Introduction: Angiogenesis is an essential requirement for cholesteatoma growth and expansion. It is mediated via variety of cytokines and growth factors like basic fibroblast growth factor (basic-FGF). Localization of basic FGF in cholesteatoma matrix and its correlation with the destructive capacity of cholesteatoma were seldom seen in previous reports.

Methodology: A prospective immunohistochemical study was employed using 19 acquired cholesteatoma tissues collected during surgery and 8 control tissues from the skin of the deep portion of the external auditory canal. Cholesteatoma patients were categorized into two groups according to their bone destructive capacity following a newly developed scoring system (invasive and non-invasive group). The expression pattern was determined more specifically by the immune absorption test and compared. Moreover, this expression was correlated with the grading score for bone resorption.

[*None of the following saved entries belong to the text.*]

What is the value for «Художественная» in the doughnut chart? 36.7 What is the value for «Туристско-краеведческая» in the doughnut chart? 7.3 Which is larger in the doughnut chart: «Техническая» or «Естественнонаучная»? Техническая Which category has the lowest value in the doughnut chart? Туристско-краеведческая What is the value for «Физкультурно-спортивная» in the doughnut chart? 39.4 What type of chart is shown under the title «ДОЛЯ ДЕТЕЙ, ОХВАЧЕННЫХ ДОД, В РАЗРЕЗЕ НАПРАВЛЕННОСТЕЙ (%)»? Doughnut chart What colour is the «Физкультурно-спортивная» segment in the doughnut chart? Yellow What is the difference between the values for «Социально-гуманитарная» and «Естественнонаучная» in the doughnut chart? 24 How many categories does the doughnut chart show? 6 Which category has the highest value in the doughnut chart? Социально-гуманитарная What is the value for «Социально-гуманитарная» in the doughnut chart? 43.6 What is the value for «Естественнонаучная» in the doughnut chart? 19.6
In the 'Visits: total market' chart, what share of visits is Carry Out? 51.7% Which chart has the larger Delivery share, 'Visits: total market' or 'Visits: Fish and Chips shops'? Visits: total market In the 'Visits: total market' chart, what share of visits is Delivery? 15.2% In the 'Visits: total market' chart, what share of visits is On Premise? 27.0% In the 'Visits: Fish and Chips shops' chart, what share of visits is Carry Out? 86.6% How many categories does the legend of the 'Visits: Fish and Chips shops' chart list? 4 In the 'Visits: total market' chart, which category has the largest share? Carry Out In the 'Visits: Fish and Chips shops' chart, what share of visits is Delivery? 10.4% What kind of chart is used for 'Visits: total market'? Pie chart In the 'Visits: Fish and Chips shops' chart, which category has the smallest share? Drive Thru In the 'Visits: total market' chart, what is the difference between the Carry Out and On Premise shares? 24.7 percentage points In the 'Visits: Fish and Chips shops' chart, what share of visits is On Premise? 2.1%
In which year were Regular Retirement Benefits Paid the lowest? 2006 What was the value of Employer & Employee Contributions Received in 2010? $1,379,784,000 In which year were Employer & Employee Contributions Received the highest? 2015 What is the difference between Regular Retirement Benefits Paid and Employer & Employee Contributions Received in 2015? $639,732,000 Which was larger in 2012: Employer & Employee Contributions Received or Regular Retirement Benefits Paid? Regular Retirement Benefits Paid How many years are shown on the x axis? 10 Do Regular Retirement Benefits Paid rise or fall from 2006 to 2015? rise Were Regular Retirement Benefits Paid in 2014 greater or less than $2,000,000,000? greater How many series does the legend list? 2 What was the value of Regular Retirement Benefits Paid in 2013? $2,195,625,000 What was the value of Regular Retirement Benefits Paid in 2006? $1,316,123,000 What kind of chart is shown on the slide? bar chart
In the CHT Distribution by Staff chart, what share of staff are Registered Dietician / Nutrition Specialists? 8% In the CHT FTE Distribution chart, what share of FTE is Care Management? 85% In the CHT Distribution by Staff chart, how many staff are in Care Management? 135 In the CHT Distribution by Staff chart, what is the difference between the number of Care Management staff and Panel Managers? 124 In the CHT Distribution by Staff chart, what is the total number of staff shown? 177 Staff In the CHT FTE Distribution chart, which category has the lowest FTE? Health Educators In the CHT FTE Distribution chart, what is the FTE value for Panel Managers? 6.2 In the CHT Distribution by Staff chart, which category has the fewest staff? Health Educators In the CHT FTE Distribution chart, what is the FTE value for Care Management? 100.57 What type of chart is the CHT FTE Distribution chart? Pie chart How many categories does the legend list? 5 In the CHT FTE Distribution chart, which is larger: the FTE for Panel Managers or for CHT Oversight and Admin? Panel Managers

Results: Basic FGF was localized in the parabasal and to lesser extent in the basal keratinocytes of cholesteatoma matrix. Highly significant difference was identified between cholesteatoma and skin tissues (Mean ± SEM= 58.53% ± 3.6 in cholesteatoma versus 40.6% ± 3.5 in the skin; P = 0.005). Although the mean expression in the invasive group was higher than non-invasive one, no significant difference between both groups was detected (P >0.05). In addition, no significant correlation between expression and degree of bone erosion.

Conclusion: Basic FGF is overexpressed in cholesteatoma tissue reflecting its vital role in cholesteatoma growth. However, its correlation with destructive potential of cholesteatoma remains questionable. Larger studies are needed to clarify this point which can affect the future management of cholesteatoma.